His brother Daniel Kumar Syal, who, like his grandfather, graduated from Tulane in 2018, echoed the sentiment. “Baba never allowed his education or fierce intelligence to corrupt his natural humbleness,” he said. “He forged a vibrant community in a strange country through the strength of his character and his commitment to preserving his heritage. He was a rare man and should serve as an example for future immigrants who wish to become Americans while also preserving their distinct traditions.”
Raj Kumar Syal was born on May 7, 1934 in village Bilga, District Jullunder in the Punjab, India and lost his parents at an early age and was, with his older brother, raised by his grandparents. He received an associate degree in engineering in 1958 and then came to Tulane University in 1963 but earned his civil engineering degree at Texas A&M University.
Two years later, his wife Krishna and two kids Anju and Rajinder followed and the family moved to the Houston area in Lamarque in February 1965 after Syal began working for the Texas Highway Department. Ever conscious of self-improvement, Syal received his masters in civil engineering from the University of Houston in 1970. Syal worked at the THD for 45 years till his retirement in 2011. After his moved to The Woodlands, the Syals followed suit and shifted there in 1999.
Syal was a man burning with a desire to hold true to his faith, culture and humble beginnings and sought out like-minded people to knit what he perceived would be a growing Indian community in a dominant Anglo-Saxon culture. At first, he helped start a Sikh Gurdwara in the Southeast side of the metropolitan area.
Then he invested both time and money in the India Culture Center, eventually buying a small house on Cypress Street near Beechnut and Hillcroft (across from the Vedanta Society formed by Dr. K. L. Sindwani, the founder of Indo American News) to serve as its headquarters. He would often go there and cut the grass and do other landscaping (and at times this reporter would help).

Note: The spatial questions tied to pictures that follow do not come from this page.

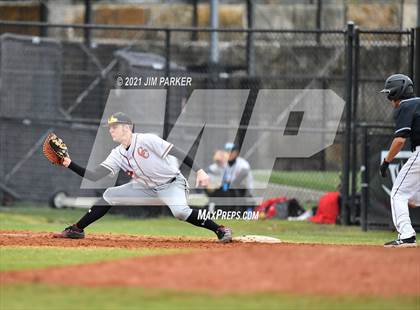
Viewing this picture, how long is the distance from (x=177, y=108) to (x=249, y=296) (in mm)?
12615

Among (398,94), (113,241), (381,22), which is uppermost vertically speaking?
(381,22)

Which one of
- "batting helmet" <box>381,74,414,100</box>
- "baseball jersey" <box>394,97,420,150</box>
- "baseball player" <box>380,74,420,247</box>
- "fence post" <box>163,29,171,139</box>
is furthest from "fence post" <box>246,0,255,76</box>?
"baseball jersey" <box>394,97,420,150</box>

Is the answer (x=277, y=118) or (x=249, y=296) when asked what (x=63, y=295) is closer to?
(x=249, y=296)

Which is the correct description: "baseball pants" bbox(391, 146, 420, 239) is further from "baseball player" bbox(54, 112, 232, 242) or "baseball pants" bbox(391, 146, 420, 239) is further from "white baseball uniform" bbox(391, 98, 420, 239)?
"baseball player" bbox(54, 112, 232, 242)

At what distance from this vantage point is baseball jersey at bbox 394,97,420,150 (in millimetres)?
12672

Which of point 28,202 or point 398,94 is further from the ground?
point 398,94

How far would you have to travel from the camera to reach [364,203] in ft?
56.4

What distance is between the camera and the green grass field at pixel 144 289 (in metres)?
7.80

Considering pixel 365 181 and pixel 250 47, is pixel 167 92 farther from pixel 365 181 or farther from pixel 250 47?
pixel 365 181

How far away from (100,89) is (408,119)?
9736mm

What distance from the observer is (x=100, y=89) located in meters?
21.1

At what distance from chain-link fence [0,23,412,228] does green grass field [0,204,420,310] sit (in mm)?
1928

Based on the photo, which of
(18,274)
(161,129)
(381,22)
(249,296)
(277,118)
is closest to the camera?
(249,296)

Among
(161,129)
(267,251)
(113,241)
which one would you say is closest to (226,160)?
(161,129)
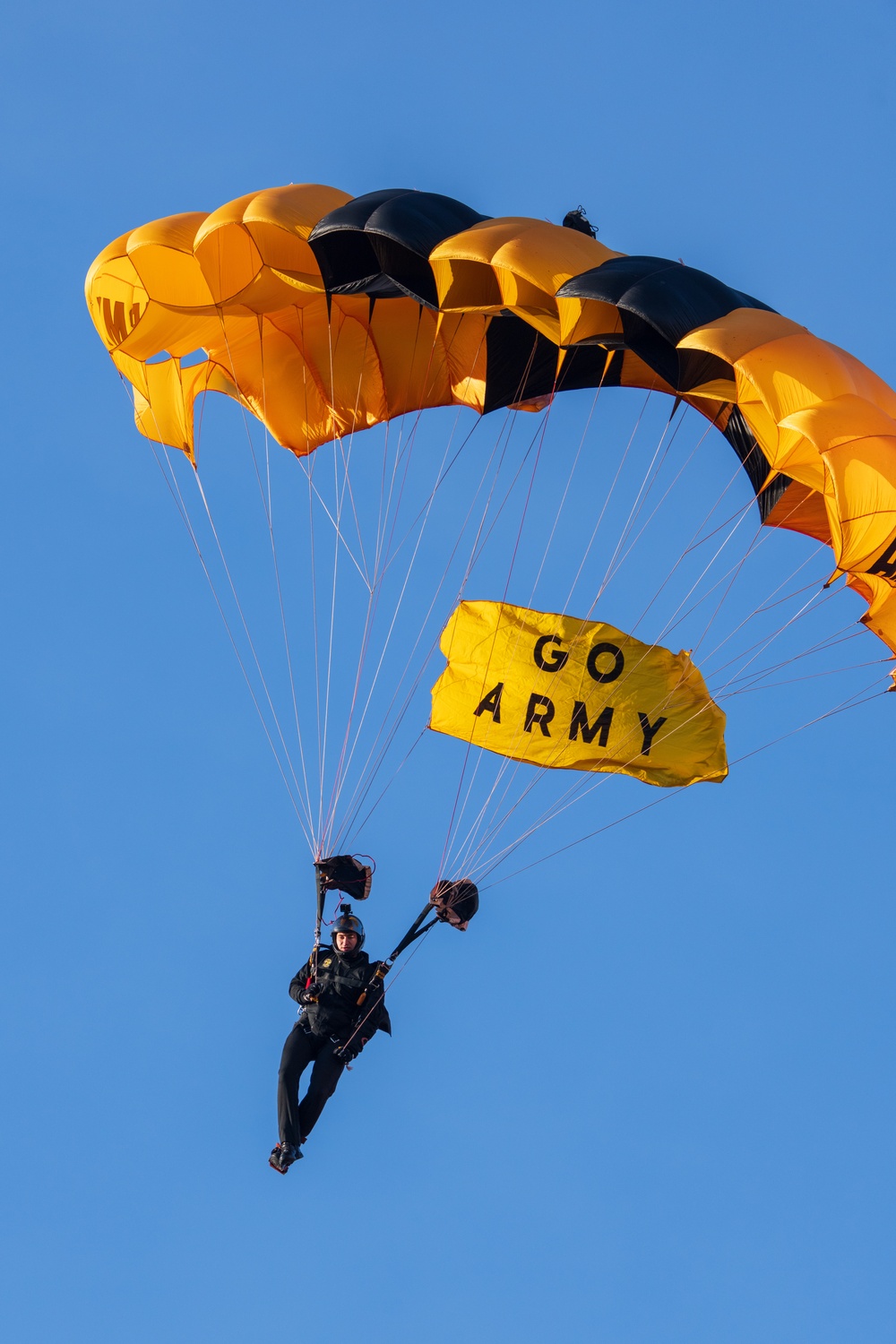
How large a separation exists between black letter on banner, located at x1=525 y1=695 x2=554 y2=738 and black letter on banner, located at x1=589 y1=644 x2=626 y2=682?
1.47ft

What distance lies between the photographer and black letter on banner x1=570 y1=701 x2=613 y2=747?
16797 millimetres

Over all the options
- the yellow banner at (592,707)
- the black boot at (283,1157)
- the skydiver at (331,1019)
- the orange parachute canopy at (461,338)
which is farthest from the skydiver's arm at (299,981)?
the orange parachute canopy at (461,338)

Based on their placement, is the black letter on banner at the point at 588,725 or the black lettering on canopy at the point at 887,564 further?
the black letter on banner at the point at 588,725

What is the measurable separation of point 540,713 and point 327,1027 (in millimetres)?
3334

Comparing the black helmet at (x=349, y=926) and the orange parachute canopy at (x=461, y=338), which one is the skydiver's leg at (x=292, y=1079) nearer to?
the black helmet at (x=349, y=926)

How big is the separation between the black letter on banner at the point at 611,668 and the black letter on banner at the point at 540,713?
448 mm

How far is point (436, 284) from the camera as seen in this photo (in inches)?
612

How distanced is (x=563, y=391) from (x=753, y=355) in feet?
12.6

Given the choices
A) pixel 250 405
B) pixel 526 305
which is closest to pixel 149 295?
pixel 250 405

No task for the community was ever too small or menial or time consuming, whatever the time of day, a fact that his wife Krishna and kids (who now included the youngest son Rupinder) had to learn to live with. She would tag along to Houston, 35 miles away from home, and sometimes the kids would have to bring their homework with them to finish while Raj Syal finished his tasks.
It was a sense of commitment and being true to his word that made Raj Syal such a dependable commodity when the community needed someone to shoulder the weight.
Along with others like Shyam Talwar and his wife Tara and Gopal Rana (another tireless worker) and his wife Kumud, Syal realized that the Hindu identity needed a place to reflect and helped found the regions first temple, the Hindu Worship Society on Wirtcrest Road on the near westside.
Some years later, recognizing that the Hindu community was fragmented across the metroplex, Syal pushed for holding the area’s first Janamashtami program at the George R. Brown Convention Center and subsequently, after it was deemed a success, forming the Hindus of Greater Houston, a non-profit that endures and speaks for the area’s Hindus and continues to hold the festival each year. He even organized the city’s first fireworks display downtown for Janamashtami.
For all his efforts, the HGH awarded Ray Syal a lifetime achievement award on the 25th anniversary of the Janamashtami event in 2014. But Syal, who had a naturally charming and innocent manner and a ready smile on his cherubic face, was not one who sought out honors.
In fact, he would often run from the limelight, and was never given to long speeches. His congenial manner of sublimating and cajoling made the strength of his convictions had to resist.
As he would often say at the tail end of a meeting, with a slight wave and bow, “chalo, wekhi jaiyigi. Let’s see!” and if all else failed, you’d see him personally taking care to make events work.